= Lazarus Dokora =

Zimbabwean politician

Lazarus Dagwa Kambarami Dokora (born 3 November 1957) was the Zimbabwe Minister of Education, Sport and Culture. On 27 November 2017, Emmerson Mnangagwa, who succeeded in ousting President Robert Mugabe, announced the dissolution of the Zimbabwe Cabinet, leaving only Patrick Chinamasa and Simbarashe Mumbengegwi as acting ministers of Finance and Foreign Affairs respectively. Dokora was an MP from Rushinga National Assembly, before losing to Wonder Mashange in the general elections in 2013. He was appointed as the Minister of Primary and Secondary Education on 30 November 2017 by President Emmerson Mnangagwa.
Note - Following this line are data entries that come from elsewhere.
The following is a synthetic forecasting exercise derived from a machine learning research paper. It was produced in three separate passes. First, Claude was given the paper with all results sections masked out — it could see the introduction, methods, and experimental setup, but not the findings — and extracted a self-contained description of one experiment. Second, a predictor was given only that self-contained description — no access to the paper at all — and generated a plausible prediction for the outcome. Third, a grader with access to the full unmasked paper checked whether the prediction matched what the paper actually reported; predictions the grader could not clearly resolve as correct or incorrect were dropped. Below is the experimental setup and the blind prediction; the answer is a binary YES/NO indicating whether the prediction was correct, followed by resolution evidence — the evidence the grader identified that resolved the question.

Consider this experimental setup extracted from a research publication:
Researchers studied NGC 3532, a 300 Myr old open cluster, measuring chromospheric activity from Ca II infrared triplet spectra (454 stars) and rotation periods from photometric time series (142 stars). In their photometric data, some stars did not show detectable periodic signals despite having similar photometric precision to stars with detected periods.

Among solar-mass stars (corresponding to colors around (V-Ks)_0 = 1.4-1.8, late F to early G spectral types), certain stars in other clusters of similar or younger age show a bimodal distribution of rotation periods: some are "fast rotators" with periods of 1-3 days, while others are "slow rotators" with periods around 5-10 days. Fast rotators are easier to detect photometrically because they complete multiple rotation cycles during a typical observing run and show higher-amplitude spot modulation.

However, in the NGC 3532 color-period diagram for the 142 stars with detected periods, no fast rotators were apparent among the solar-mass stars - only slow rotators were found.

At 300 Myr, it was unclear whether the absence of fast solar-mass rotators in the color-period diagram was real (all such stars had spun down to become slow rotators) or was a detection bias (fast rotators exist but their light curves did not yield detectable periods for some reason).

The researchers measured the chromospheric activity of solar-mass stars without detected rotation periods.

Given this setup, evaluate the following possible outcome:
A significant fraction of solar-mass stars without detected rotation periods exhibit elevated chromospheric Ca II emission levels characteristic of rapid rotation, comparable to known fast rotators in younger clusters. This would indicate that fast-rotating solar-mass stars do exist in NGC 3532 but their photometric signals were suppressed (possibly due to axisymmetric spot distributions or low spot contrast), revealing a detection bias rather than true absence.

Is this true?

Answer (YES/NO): NO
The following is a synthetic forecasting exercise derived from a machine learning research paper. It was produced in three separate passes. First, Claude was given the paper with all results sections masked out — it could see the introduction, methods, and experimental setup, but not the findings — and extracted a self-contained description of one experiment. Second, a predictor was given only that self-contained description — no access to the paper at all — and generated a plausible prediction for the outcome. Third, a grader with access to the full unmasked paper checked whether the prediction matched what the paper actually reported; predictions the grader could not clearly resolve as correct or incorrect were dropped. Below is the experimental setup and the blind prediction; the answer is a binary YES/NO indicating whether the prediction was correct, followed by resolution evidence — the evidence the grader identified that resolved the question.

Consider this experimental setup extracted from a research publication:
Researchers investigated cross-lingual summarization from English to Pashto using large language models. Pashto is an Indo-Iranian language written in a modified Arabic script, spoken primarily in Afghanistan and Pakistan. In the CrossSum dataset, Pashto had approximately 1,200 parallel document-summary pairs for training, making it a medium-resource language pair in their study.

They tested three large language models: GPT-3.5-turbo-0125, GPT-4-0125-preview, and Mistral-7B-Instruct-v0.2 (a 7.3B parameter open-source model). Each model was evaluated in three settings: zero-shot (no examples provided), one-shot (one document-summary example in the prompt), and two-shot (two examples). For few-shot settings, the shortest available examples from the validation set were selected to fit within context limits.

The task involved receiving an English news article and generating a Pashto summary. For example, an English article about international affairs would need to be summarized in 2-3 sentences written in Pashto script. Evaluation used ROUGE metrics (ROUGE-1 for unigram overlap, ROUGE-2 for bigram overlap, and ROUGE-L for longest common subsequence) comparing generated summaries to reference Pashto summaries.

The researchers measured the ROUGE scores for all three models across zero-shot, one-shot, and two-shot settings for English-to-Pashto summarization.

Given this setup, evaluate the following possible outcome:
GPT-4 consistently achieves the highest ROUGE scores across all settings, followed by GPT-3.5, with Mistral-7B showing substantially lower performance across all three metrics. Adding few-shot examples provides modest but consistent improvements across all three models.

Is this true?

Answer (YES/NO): NO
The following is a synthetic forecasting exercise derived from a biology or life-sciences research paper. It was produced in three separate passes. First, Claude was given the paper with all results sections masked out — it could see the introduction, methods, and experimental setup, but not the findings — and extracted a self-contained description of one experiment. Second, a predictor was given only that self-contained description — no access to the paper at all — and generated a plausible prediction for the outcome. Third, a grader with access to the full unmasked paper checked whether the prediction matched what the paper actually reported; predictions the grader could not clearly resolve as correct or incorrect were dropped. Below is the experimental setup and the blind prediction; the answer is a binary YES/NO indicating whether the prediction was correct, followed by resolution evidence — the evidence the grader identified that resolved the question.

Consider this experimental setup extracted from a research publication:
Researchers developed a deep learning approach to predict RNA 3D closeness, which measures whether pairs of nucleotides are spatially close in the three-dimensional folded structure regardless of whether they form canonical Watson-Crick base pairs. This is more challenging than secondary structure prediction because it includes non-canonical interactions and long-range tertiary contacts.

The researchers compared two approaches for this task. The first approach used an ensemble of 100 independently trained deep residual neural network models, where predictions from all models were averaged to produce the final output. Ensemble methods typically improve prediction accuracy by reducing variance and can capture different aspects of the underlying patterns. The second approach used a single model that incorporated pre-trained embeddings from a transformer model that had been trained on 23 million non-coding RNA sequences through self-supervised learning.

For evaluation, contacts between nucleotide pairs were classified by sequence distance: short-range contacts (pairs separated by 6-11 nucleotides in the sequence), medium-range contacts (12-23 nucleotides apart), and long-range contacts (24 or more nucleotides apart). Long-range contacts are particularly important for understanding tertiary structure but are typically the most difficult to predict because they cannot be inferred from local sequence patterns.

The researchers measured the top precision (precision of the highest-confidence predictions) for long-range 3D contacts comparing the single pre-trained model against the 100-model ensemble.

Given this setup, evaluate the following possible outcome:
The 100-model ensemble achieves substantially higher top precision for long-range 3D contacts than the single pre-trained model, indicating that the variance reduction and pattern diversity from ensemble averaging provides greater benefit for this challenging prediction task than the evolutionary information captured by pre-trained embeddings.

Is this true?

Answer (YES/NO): NO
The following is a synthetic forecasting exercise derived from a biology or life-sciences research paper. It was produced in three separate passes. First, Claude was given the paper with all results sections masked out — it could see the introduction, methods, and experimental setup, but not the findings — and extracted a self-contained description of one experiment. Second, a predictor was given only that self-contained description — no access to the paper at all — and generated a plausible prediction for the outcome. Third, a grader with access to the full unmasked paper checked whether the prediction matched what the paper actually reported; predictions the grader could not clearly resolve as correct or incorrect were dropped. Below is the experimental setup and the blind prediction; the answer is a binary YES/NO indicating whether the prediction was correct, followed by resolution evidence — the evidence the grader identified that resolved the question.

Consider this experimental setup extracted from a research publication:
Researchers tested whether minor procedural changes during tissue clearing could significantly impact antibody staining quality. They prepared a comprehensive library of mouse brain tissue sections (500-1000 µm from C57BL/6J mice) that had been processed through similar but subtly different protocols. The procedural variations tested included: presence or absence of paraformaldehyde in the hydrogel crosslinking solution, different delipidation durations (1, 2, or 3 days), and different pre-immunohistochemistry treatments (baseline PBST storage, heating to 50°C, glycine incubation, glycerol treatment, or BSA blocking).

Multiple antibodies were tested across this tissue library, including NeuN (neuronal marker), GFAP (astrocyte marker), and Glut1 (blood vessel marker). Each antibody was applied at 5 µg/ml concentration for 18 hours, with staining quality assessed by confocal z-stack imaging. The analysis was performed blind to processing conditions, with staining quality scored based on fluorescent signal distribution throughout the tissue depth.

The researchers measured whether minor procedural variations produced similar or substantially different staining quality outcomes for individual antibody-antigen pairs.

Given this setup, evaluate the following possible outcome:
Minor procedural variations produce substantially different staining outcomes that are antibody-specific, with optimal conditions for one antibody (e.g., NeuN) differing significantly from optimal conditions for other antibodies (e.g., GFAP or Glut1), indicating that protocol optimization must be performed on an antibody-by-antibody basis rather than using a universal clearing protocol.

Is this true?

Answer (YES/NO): YES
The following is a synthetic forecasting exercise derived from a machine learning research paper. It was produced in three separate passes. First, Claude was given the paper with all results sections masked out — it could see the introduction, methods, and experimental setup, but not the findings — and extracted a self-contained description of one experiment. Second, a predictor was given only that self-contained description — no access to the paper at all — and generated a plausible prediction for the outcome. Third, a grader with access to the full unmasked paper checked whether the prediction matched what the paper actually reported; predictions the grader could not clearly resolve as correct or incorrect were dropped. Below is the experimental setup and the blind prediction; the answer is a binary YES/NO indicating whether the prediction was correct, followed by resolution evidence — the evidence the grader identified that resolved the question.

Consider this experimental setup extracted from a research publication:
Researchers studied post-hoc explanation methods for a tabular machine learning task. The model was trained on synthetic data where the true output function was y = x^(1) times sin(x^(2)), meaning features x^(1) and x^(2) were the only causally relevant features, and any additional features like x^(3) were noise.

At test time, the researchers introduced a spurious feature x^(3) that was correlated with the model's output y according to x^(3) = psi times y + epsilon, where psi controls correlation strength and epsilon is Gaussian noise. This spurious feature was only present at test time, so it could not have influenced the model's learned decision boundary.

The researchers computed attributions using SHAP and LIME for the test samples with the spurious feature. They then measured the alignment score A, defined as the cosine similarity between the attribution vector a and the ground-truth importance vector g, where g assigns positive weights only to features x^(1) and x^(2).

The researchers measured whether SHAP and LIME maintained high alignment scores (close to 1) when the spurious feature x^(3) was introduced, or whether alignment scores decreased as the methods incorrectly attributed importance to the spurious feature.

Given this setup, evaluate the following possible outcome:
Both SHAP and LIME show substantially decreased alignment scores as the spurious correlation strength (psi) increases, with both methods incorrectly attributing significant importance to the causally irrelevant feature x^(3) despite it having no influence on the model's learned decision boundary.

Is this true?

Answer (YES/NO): YES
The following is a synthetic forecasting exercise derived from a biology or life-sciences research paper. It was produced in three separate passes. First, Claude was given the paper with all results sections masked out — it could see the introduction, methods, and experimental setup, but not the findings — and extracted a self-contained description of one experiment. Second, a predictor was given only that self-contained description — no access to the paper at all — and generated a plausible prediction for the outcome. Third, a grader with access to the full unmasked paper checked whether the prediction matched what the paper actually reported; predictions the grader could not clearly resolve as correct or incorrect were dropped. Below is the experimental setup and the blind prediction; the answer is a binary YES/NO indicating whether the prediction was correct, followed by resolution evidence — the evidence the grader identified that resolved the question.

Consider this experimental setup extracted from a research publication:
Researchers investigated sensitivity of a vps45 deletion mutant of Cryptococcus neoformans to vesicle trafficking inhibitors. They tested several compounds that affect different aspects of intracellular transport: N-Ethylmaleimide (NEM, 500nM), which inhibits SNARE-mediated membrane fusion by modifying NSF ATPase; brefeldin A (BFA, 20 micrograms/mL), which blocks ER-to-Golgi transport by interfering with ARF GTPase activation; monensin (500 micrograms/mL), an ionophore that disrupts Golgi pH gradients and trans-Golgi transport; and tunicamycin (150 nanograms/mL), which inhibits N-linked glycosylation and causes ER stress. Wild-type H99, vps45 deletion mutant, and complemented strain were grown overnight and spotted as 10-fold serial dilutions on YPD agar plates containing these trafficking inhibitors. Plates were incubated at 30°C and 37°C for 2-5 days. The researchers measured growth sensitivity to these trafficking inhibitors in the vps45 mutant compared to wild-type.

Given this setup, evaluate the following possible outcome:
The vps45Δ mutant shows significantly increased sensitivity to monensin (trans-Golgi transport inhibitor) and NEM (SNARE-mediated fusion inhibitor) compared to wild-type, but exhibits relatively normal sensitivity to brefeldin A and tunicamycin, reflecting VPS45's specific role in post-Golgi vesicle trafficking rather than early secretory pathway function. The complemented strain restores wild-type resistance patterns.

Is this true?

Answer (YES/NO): NO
He was dropped by Mnangagwa as Minister for Primary and Secondary Education on 2 December 2017 amidst Zimbabweans on social media and radio shows criticizing him, blaming him of poor performance and undermining the country's education system. He was replaced by his deputy minister Paul Mavima. In relation to the issue with radio stations, he was interviewed by Farai Mwakutuya. The interview took place during a talk show called Head-On on radio ZI-FM.

He was placed on the European Union sanctions list from 2007 to 2011.